2. Street People / Pope of Fools
Hunchback - a ballet -- Act 1
STREET & POPE OF FOOLS COMPETITION
STREET PEOPLE
It's the day for the election of the Pope of Fools. The people are rowdy and festive. Among them are the Gypsies and thieves, telling fortunes, begging, and picking pockets. The fools are there too, vying to be the most foolish.
GRINGOIRE'S PLAY
The playwright Gringoire is to be putting on his play, a lofty spiritualism, but no one will pay attention. His moment of attempted decorum breaks down as the . . .
POPE OF FOOLS
. . . coronation begins. It's a mock-regal ceremony. Just as the winner is about to be crowned, Quasimodo is discovered hiding. In the heat of the action they place him center stage. His ugliness transfixes and scares them as he dances (to a solo tuba), light and agile in his severe infirmity. The audience is spellbound.
Other fool contestants are in an uproar with all the attention going to Q.
NOBLES AND FOOLS
After the dance ends the nobles enter, true royalty in full gear. They have come for the play. But chaos reigns. As the royalty try to go about their business, the coronation of Pope Quasimodo takes place. The street people's behavior mimics the nobles' in simultaneous ceremony.

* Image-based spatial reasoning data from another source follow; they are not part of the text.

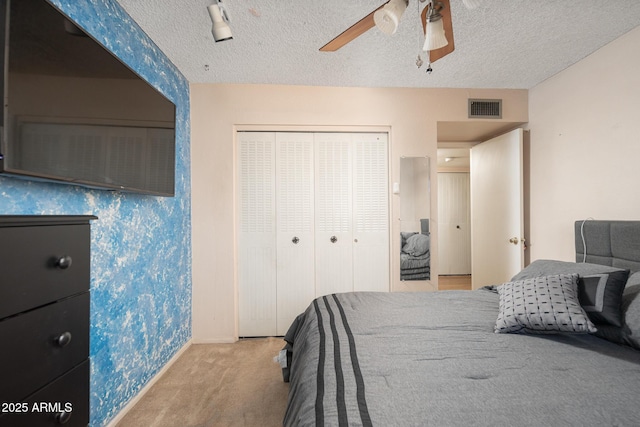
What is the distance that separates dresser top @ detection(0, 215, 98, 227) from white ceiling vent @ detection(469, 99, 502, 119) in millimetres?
3299

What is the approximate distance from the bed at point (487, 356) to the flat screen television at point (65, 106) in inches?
52.6

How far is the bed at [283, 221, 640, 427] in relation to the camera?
81 cm

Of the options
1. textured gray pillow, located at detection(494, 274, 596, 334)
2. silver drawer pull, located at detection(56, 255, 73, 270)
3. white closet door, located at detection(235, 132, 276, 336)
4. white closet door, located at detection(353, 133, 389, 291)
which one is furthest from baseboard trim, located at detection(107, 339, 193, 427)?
textured gray pillow, located at detection(494, 274, 596, 334)

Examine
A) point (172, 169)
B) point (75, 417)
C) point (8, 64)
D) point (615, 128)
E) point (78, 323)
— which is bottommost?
point (75, 417)

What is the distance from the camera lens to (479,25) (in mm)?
1888

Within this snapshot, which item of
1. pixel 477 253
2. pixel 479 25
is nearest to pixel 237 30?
pixel 479 25

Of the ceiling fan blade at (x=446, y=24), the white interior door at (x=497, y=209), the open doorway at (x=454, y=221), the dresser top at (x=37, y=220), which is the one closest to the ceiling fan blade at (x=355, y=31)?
the ceiling fan blade at (x=446, y=24)

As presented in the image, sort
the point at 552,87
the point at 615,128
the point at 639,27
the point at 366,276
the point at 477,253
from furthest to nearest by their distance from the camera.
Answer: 1. the point at 477,253
2. the point at 366,276
3. the point at 552,87
4. the point at 615,128
5. the point at 639,27

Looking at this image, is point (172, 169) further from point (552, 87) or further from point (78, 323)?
point (552, 87)

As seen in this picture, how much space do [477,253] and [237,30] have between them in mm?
3433

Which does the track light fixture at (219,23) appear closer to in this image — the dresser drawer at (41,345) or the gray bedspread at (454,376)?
the dresser drawer at (41,345)

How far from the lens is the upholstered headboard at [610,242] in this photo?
1.73m

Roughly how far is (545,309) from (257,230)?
2314mm

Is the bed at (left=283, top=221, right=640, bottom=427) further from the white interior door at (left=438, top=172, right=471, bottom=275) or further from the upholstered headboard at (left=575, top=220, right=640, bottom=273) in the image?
the white interior door at (left=438, top=172, right=471, bottom=275)
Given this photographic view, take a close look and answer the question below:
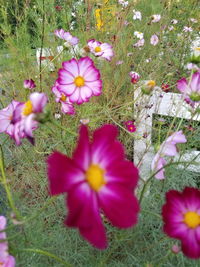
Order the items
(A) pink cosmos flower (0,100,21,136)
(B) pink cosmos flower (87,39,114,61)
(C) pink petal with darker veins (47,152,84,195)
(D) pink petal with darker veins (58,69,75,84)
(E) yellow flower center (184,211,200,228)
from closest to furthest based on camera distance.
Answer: (C) pink petal with darker veins (47,152,84,195)
(E) yellow flower center (184,211,200,228)
(A) pink cosmos flower (0,100,21,136)
(D) pink petal with darker veins (58,69,75,84)
(B) pink cosmos flower (87,39,114,61)

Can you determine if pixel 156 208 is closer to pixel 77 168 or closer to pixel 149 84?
pixel 149 84

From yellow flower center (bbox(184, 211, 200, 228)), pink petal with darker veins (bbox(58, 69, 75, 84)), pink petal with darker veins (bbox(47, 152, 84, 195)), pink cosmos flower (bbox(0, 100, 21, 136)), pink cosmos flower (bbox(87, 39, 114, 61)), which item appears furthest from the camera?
pink cosmos flower (bbox(87, 39, 114, 61))

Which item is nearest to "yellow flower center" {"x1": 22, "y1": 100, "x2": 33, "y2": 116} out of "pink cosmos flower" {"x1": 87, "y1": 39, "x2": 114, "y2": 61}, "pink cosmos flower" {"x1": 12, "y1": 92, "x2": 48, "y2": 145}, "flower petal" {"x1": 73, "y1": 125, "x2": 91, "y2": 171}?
"pink cosmos flower" {"x1": 12, "y1": 92, "x2": 48, "y2": 145}

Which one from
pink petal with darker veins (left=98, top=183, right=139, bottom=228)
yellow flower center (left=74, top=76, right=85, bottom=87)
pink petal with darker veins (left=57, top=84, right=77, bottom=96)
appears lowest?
pink petal with darker veins (left=98, top=183, right=139, bottom=228)

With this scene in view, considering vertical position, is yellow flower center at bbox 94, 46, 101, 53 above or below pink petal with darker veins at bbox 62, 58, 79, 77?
above

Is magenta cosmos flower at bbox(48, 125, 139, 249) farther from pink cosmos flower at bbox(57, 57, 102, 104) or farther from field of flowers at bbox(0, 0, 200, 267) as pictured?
pink cosmos flower at bbox(57, 57, 102, 104)

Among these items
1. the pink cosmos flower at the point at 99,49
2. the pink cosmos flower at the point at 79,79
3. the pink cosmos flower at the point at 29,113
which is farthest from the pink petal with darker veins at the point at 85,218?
the pink cosmos flower at the point at 99,49
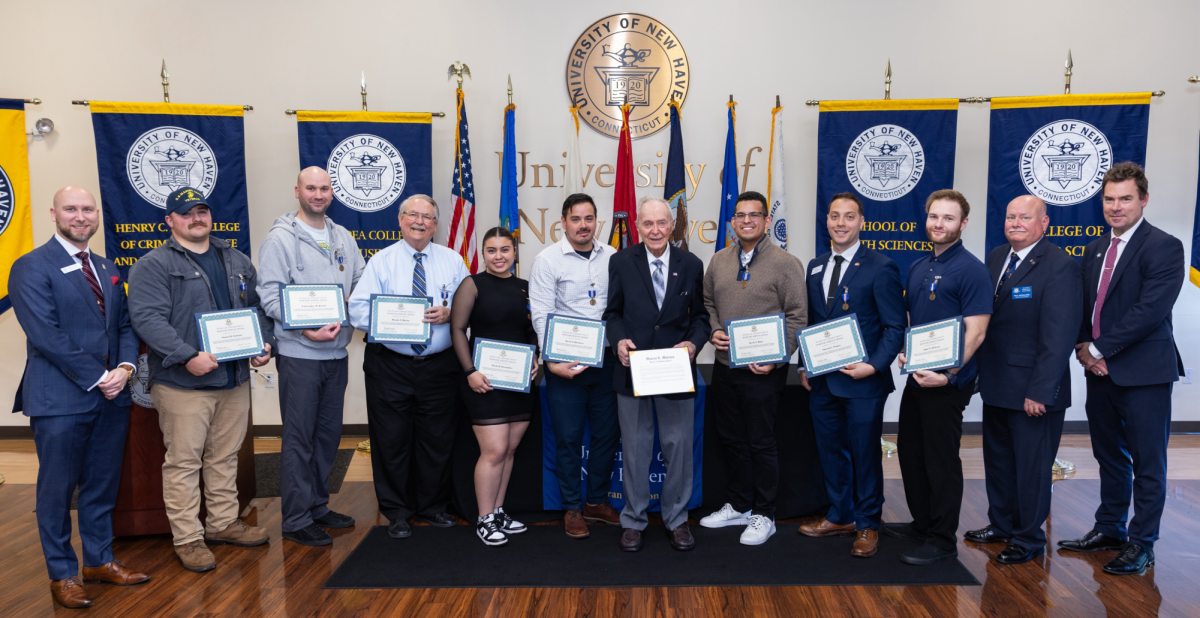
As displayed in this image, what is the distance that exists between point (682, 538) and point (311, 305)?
2164 millimetres

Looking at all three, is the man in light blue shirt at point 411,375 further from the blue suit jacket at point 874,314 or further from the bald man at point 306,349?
the blue suit jacket at point 874,314

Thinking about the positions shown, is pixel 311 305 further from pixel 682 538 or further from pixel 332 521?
pixel 682 538

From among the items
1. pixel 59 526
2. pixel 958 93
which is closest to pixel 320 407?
pixel 59 526

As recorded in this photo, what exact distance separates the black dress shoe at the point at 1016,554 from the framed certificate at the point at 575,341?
212 cm

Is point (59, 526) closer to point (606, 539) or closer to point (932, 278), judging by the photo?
point (606, 539)

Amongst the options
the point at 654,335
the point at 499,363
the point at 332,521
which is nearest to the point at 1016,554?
the point at 654,335

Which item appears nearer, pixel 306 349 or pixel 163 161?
pixel 306 349

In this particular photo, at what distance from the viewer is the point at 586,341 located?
302 cm

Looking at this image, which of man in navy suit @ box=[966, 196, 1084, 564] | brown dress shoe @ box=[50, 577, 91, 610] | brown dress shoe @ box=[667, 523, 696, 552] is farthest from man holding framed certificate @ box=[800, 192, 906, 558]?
brown dress shoe @ box=[50, 577, 91, 610]

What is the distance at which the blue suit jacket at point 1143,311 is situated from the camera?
9.38 feet

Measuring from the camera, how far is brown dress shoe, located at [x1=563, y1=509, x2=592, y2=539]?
329 centimetres

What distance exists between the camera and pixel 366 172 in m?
4.92

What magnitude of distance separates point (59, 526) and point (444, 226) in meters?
3.27

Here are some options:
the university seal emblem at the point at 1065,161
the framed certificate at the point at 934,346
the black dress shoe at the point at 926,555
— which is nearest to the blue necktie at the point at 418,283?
the framed certificate at the point at 934,346
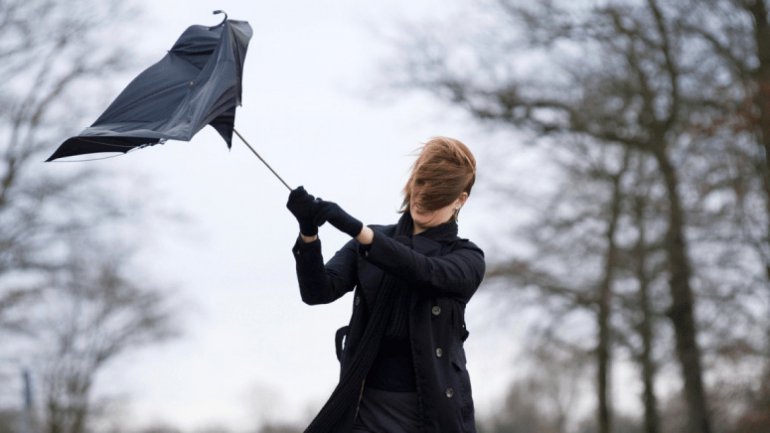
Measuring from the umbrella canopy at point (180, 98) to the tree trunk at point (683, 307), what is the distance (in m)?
17.9

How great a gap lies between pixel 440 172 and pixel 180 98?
102 cm

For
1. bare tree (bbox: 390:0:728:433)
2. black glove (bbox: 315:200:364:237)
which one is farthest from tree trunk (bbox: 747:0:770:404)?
black glove (bbox: 315:200:364:237)

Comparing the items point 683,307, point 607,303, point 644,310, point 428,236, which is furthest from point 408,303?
Answer: point 607,303

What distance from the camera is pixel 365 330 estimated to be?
4172 mm

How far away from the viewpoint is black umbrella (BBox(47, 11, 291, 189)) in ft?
13.6

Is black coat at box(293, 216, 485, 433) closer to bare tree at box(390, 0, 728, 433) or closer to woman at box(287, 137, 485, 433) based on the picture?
woman at box(287, 137, 485, 433)

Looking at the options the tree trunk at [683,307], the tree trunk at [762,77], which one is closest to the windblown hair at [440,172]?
the tree trunk at [762,77]

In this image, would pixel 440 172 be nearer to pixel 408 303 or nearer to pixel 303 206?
pixel 408 303

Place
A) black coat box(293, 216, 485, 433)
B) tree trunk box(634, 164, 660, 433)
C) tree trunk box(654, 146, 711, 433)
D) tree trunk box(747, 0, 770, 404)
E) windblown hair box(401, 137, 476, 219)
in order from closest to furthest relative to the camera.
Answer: black coat box(293, 216, 485, 433) < windblown hair box(401, 137, 476, 219) < tree trunk box(747, 0, 770, 404) < tree trunk box(654, 146, 711, 433) < tree trunk box(634, 164, 660, 433)

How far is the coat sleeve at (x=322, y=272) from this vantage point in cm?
409

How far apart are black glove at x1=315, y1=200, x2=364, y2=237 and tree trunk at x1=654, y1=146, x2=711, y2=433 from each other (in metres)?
18.3

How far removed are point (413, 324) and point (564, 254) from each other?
22.7 metres

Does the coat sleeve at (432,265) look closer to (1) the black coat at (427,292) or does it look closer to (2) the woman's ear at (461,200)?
(1) the black coat at (427,292)

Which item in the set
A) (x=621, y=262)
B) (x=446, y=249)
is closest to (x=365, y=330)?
(x=446, y=249)
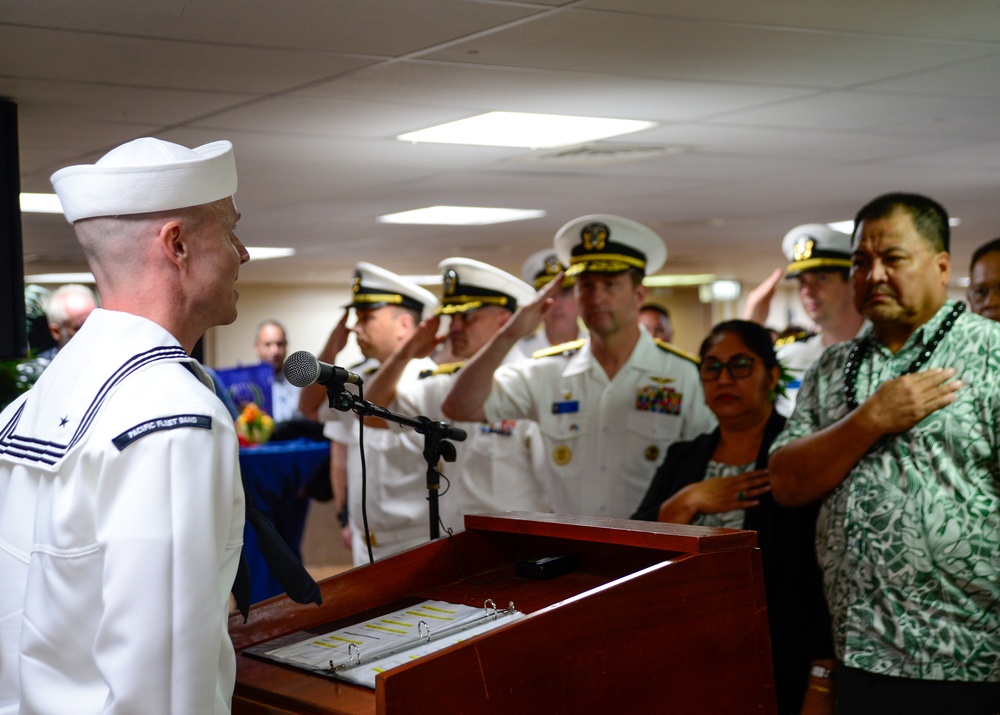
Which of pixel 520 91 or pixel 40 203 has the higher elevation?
pixel 40 203

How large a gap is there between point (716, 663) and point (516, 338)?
2123 mm

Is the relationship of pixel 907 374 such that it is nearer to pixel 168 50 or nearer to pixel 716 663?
pixel 716 663

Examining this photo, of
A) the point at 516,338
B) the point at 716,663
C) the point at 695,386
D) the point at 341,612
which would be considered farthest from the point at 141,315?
the point at 695,386

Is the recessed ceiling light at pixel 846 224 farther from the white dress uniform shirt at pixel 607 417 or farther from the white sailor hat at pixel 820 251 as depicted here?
the white dress uniform shirt at pixel 607 417

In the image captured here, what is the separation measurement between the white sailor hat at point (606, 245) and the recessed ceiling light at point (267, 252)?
4882 millimetres

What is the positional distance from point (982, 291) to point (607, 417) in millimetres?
1298

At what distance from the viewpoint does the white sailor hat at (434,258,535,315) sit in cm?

Quasimodo's moment is stolen from him when Claude, the Archdeacon of Notre Dame, enters and orders Quasimodo to his side. Q. reluctantly obeys.
Quasimodo was abandoned on the doorstep of Notre Dame as an infant, and Claude is his foundling father and benefactor, who is appalled at Q.'s display of emotion and frivolity.
The nobles continue with their procession, as do the somehow-more-noble fools, and the act ends in repose.